Virtual power plants could solve one of renewable energy's most vexing challenges: the weather.

Virtual power plants could solve one of renewable energy's most vexing challenges: the weather.

By supplying electricity from renewable sources even when the sun isn't shining and the wind isn't blowing, virtual power plant technology could help tackle the climate crisis.

"If you can't rely on renewable energy and other technologies to provide the energy you need in a controllable way then you are always going to have to carry fossil fuel plants to make up for the unpredictability," Phil Taylor, professor of energy systems at Newcastle University in England, told CNN Business.

Conventional power plants can account for fluctuations in demand and supply by, for example, burning more coal, Taylor said. But clean energy sources, such as wind farms and solar plants, are weather dependent and therefore much more difficult to control, he said.

Virtual power plants attempt to solve that problem by connecting disparate sources of renewable production, generation and storage. By pooling those resources, engineers can make them behave like a conventional power plant.

For example, a virtual power plant might be connected to 10 geographically dispersed wind farms to smooth the variability in output of each one. It could also include an energy storage component, so that if production from the wind farms outstrips demand a fleet of batteries can be charged so they can supply more power later when required. Other features that encourage consumers to optimize their energy use can also be incorporated.

"By controlling all these things in a coordinated way, [virtual power plants] can begin to look like conventional power plants," said Taylor.

Real-time energy management

Norwegian company Statkraft has been running one of Europe's biggest power generation facilities in this way since 2011.

The virtual power plant, in Germany, has capacity greater than 12,000 megawatts and could theoretically power 5 million homes.

It uses a cloud-based artificial intelligence platform to connect more than 1,500 wind, solar and hydropower plants across Europe with electricity generation and storage facilities, such as batteries.

Power generation forecasts and actual electricity production data are continuously fed into the virtual power plant from the connected plants.

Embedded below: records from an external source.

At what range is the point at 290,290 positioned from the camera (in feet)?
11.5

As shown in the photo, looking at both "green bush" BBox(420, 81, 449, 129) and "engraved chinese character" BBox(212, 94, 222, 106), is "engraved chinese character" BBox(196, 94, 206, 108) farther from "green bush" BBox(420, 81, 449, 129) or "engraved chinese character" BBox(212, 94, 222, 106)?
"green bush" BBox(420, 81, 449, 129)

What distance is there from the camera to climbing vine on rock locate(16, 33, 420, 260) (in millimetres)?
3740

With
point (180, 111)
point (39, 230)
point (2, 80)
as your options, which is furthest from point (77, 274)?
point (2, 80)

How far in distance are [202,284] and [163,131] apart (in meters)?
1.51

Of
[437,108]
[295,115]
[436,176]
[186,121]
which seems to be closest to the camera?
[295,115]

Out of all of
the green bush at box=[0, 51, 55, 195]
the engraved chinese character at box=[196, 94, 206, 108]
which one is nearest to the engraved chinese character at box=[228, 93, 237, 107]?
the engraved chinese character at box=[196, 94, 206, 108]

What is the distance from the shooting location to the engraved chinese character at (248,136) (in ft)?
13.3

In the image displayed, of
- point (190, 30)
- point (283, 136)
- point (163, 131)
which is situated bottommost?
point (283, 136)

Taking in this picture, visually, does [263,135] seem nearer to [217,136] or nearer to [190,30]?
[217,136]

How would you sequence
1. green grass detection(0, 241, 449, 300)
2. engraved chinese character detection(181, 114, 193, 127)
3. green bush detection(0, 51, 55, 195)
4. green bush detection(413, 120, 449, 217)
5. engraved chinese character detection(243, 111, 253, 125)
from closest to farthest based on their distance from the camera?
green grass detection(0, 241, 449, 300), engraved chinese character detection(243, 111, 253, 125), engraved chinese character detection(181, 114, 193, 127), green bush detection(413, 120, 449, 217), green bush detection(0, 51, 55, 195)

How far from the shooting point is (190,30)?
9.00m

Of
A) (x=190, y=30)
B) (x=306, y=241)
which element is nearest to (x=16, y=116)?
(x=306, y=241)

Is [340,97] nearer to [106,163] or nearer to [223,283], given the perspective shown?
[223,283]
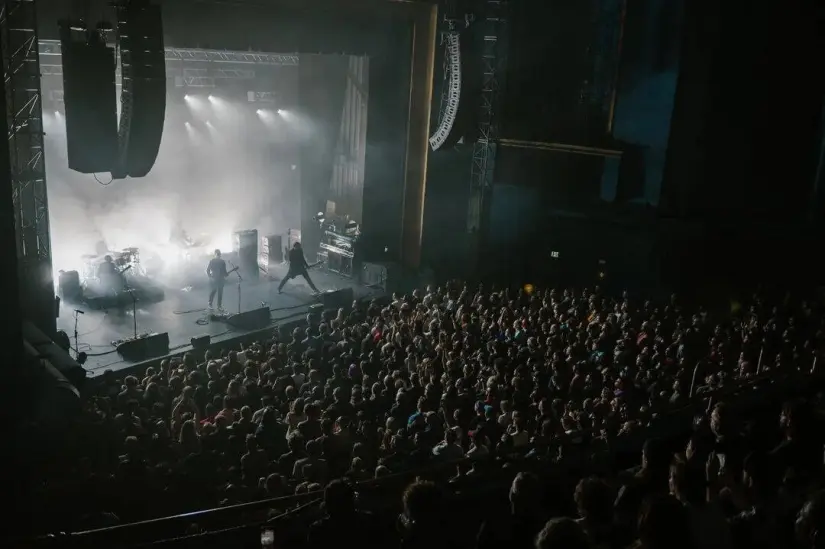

This is supplemented with market prices for energy, enabling Statkraft to match demand with supply in real time.

When there is excess electricity supply, production at plants can be throttled or energy can be stored for use at a later date. This ensures smaller producers always have a market for their power and helps to avoid negative energy prices.

"We can connect batteries from Spain with wind farms in Germany, and that makes it scalable," Andreas Bader, vice president for sales at Statkraft told CNN Business.

Having the right balance of components connected to the virtual power plant is important, said Taylor. "If you have too much wind [power] and not enough storage, [the virtual power plant] is not going to be controllable enough."

Virtual power plants could over time make a considerable contribution in the transition to a low carbon future, but they are not without weaknesses, Taylor said.

For example, the number of entities involved in a virtual power plant introduces complexity in that separate commercial agreements are needed for each one. They also rely heavily on software systems for data collection and communication, making them vulnerable to cyber attacks.

Cyber attacks are "a threat to the energy grid worldwide," a spokesperson for Statkraft said.

"Similar to hacked conventional power plants, a hacked [virtual power plant] with multi-megawatt power could have serious effects on the power grid," the spokesperson said, noting that the company is investing heavily in cyber security.